## EXERCISE GOAL
Nothing outside the stretch is wanted. Repeat exactly the lines of the listing below from the one that contains "[citizen-science consensus label]" through the one that contains "category: wildebeest", both ends included.

## DATA
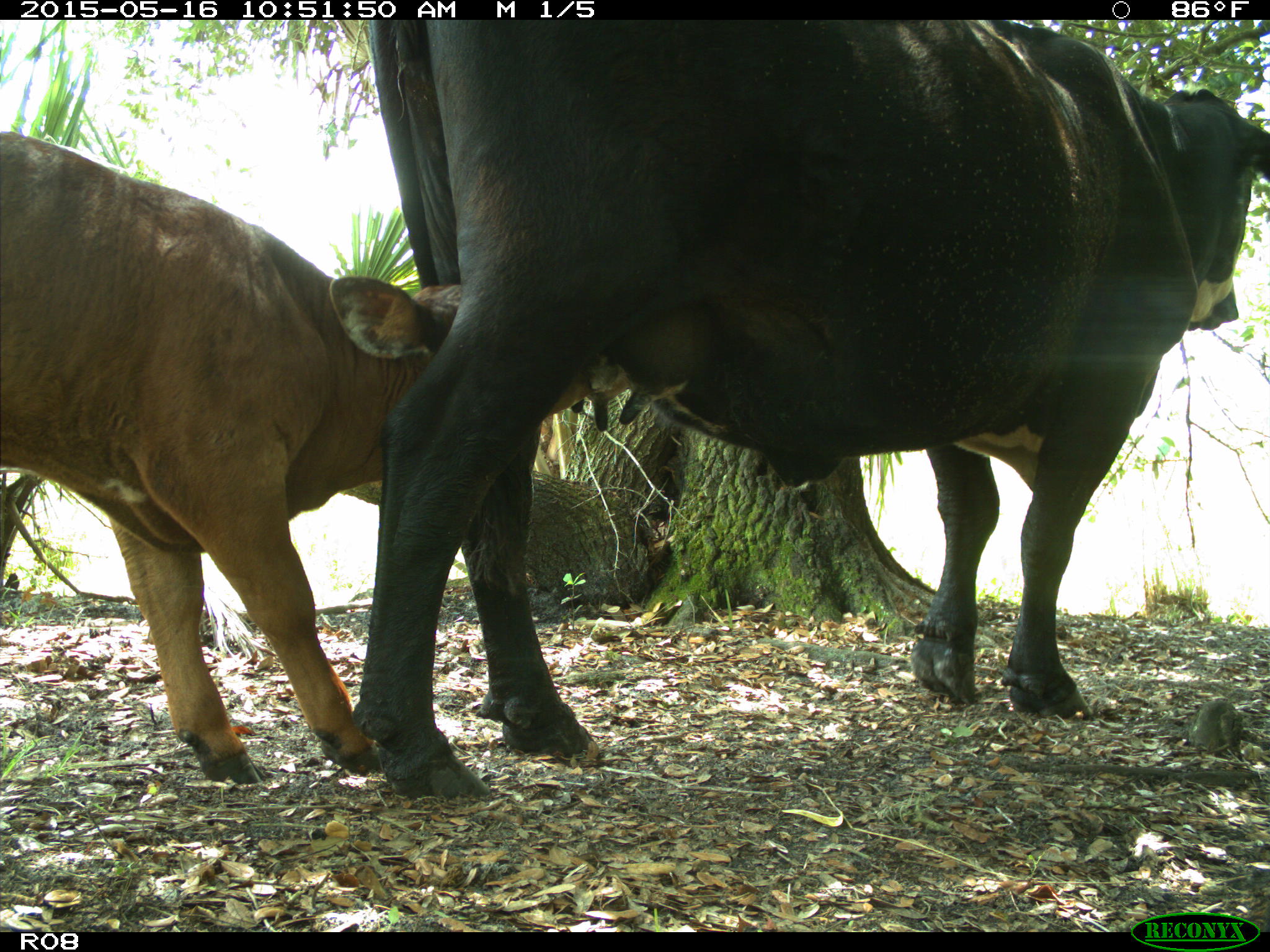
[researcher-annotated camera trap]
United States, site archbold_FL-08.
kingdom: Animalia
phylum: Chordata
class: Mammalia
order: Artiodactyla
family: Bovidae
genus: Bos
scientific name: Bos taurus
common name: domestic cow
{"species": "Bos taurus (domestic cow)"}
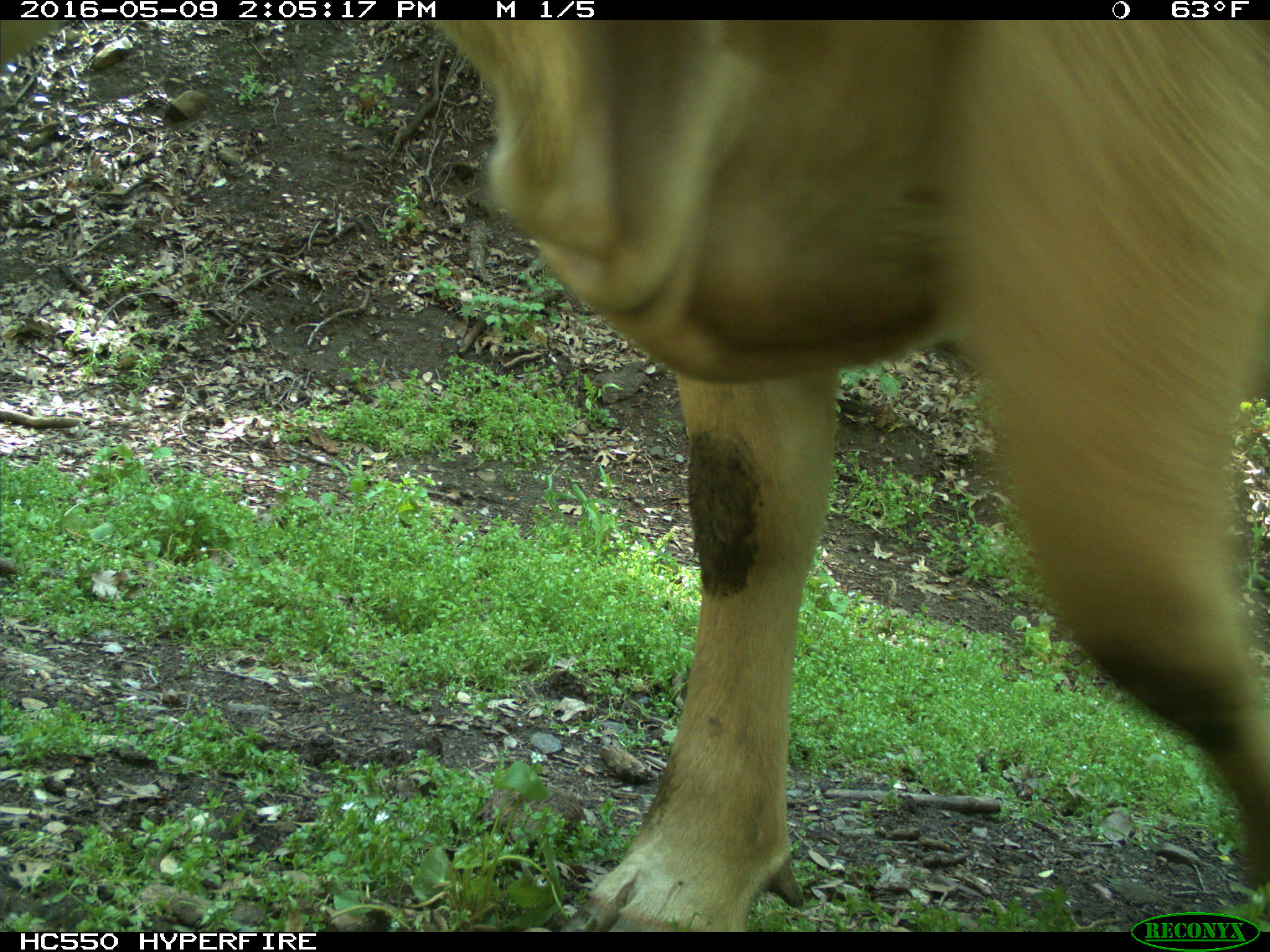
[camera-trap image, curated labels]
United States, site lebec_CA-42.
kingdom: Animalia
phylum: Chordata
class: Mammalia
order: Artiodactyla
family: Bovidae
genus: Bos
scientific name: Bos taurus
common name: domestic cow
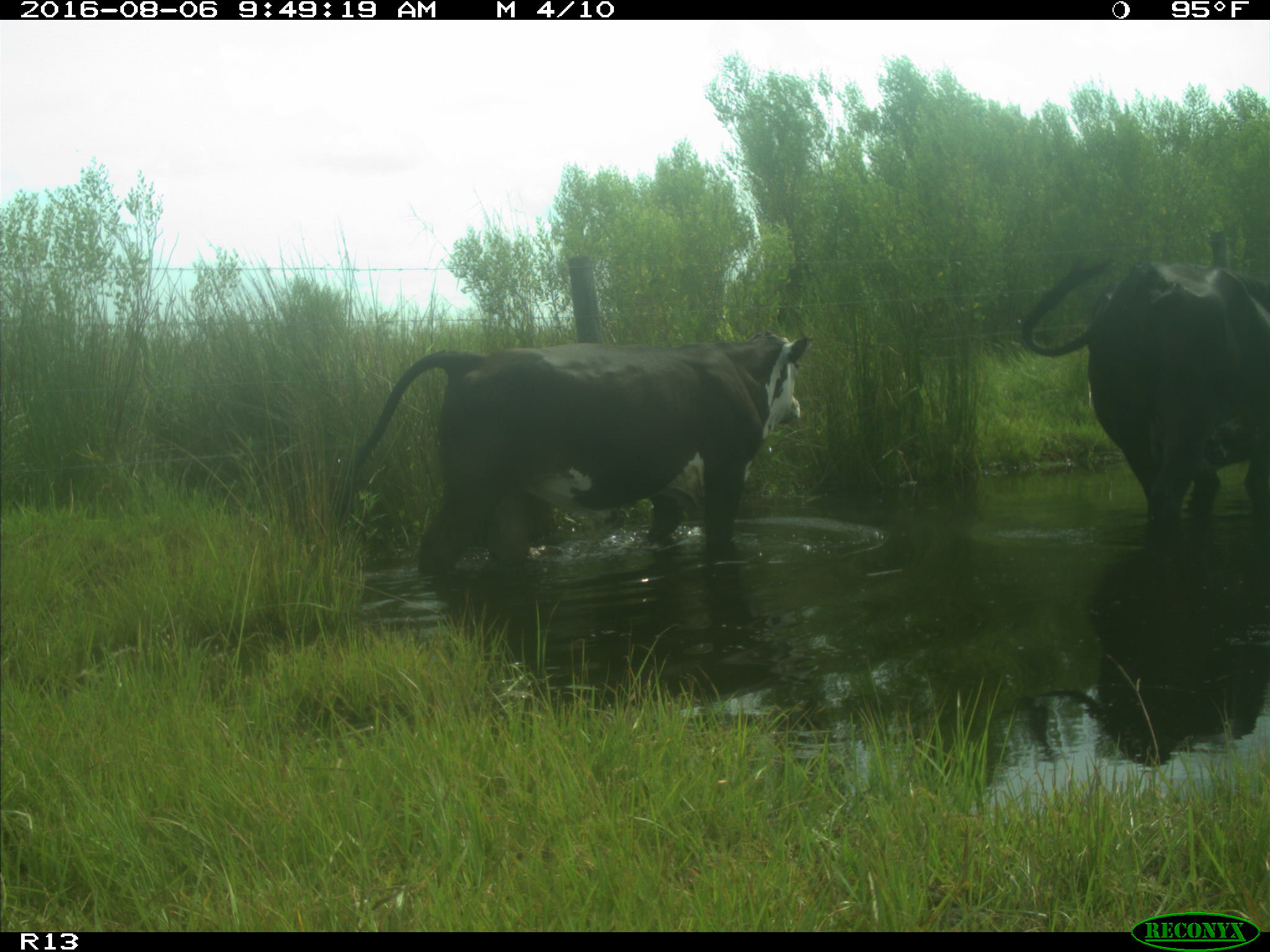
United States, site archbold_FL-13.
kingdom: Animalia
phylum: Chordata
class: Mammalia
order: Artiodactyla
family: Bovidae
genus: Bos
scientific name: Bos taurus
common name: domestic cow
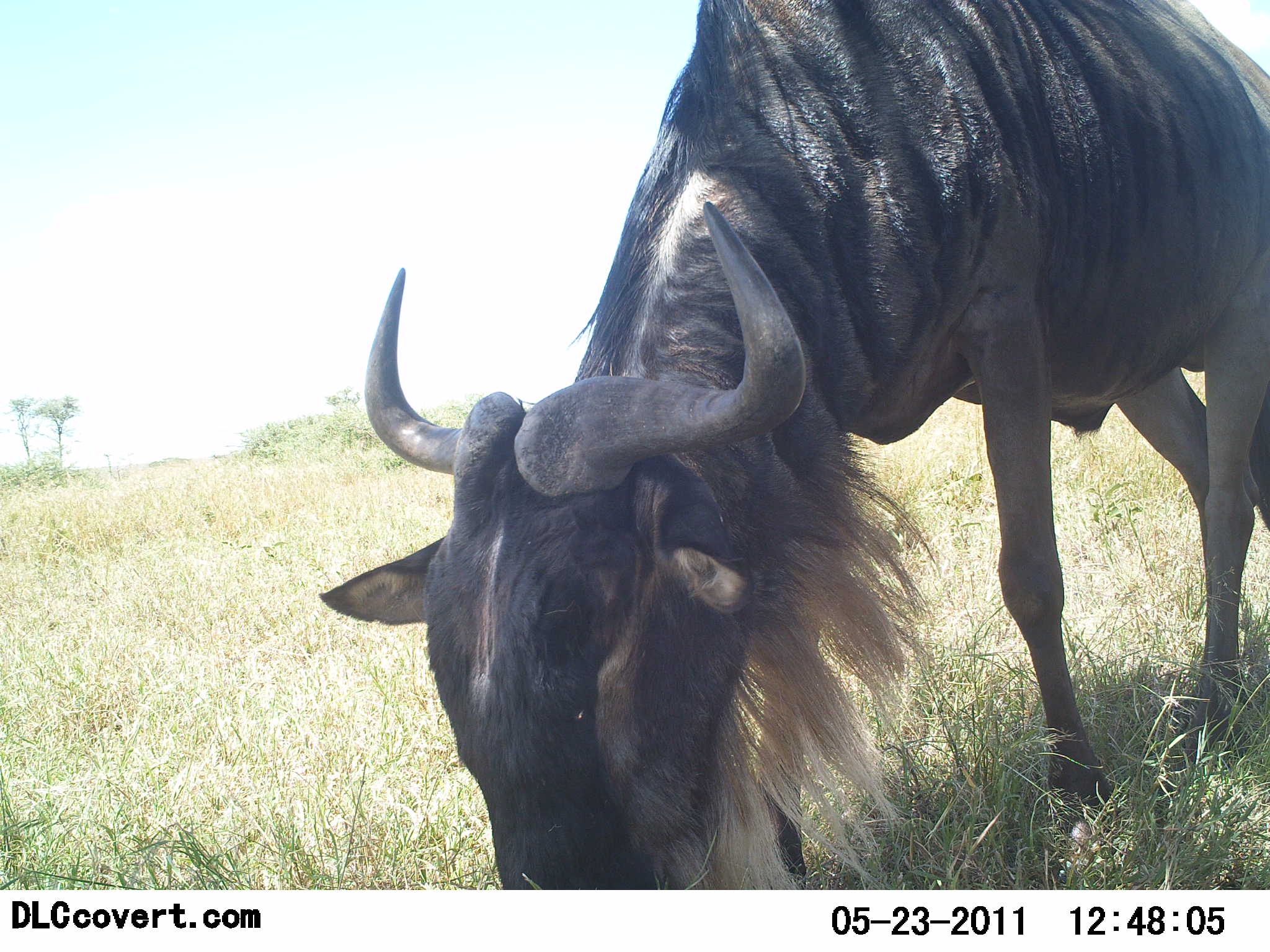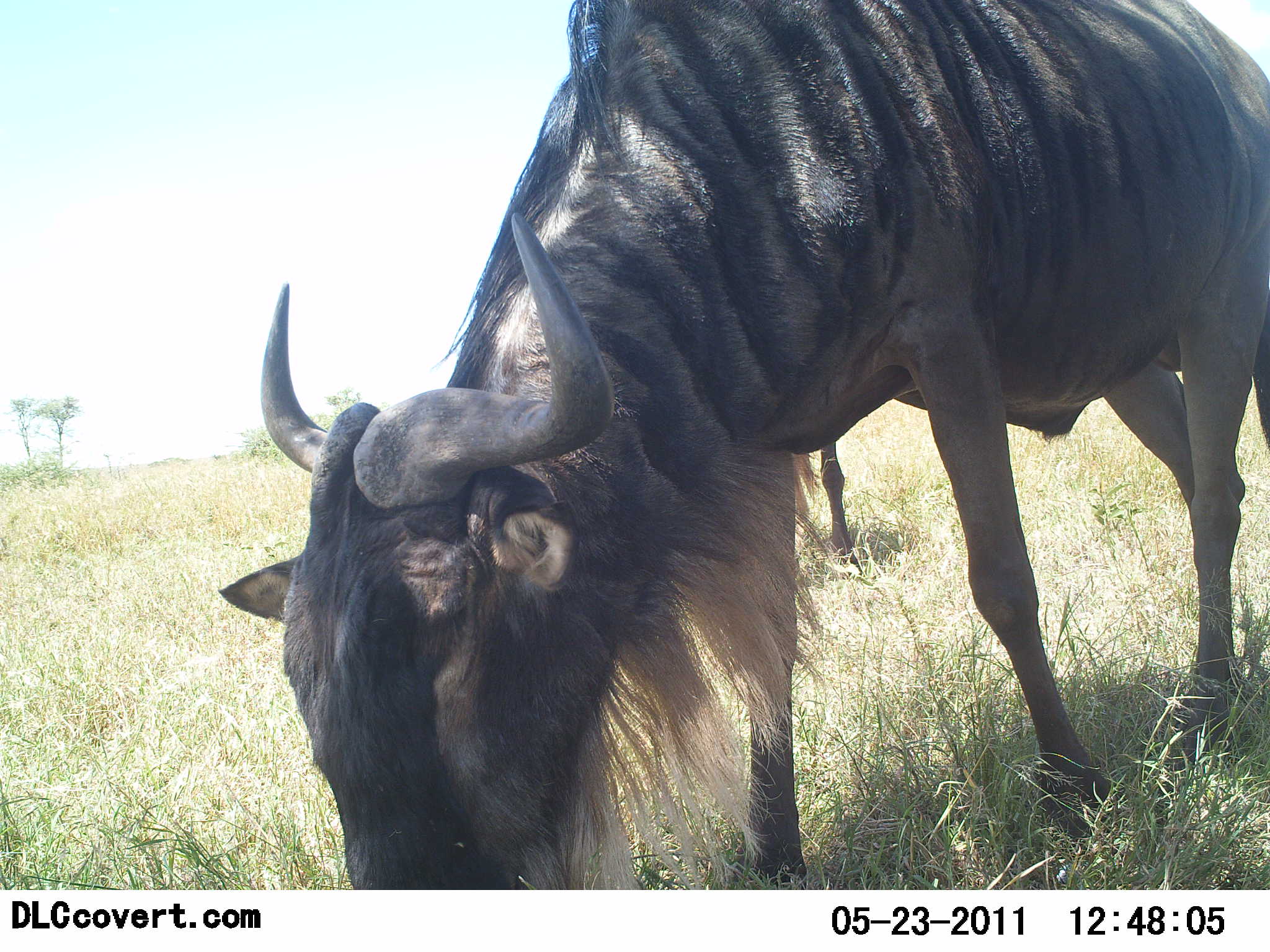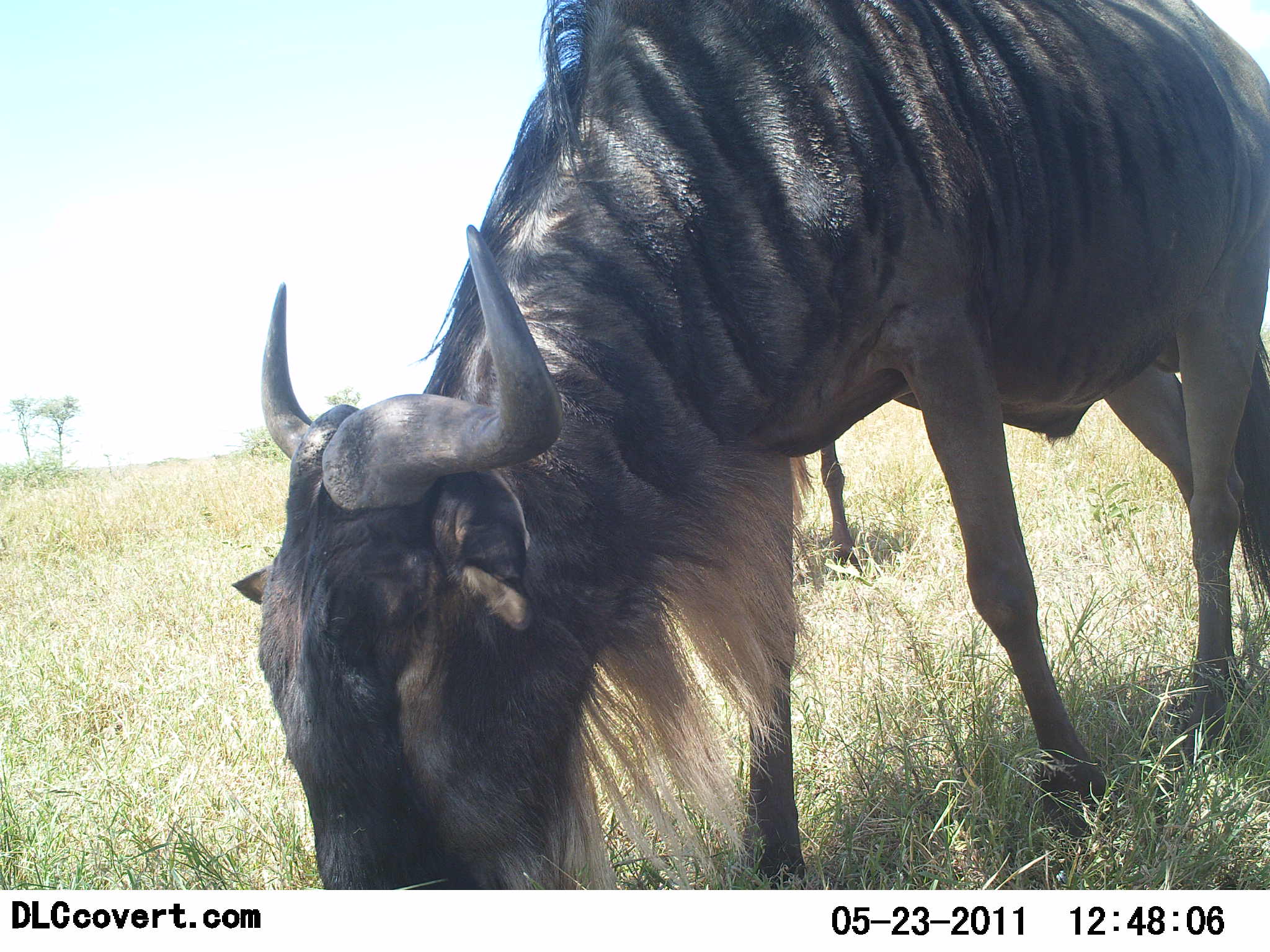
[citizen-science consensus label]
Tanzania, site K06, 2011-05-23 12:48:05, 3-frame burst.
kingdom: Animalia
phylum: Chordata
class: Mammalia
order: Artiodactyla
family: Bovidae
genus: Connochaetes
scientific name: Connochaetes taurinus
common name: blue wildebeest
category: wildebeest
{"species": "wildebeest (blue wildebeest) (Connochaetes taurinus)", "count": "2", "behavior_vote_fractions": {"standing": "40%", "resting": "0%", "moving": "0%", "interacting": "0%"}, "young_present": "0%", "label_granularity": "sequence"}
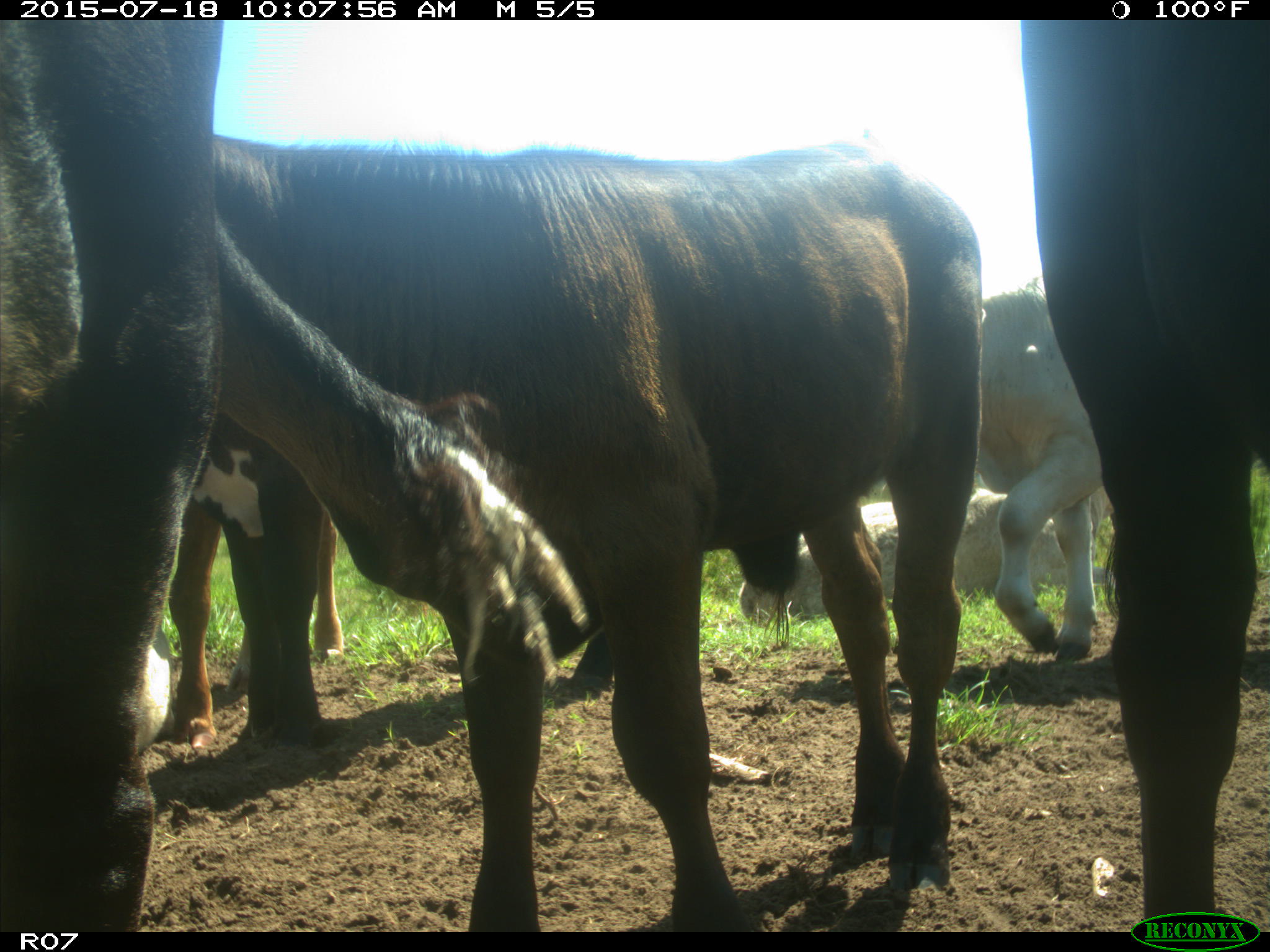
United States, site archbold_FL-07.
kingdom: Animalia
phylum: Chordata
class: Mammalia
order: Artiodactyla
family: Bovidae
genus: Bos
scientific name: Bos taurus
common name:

## RESULT OF THIS TASK
[citizen-science consensus label]
Tanzania, site K06, 2011-05-23 12:48:05, 3-frame burst.
kingdom: Animalia
phylum: Chordata
class: Mammalia
order: Artiodactyla
family: Bovidae
genus: Connochaetes
scientific name: Connochaetes taurinus
common name: blue wildebeest
category: wildebeest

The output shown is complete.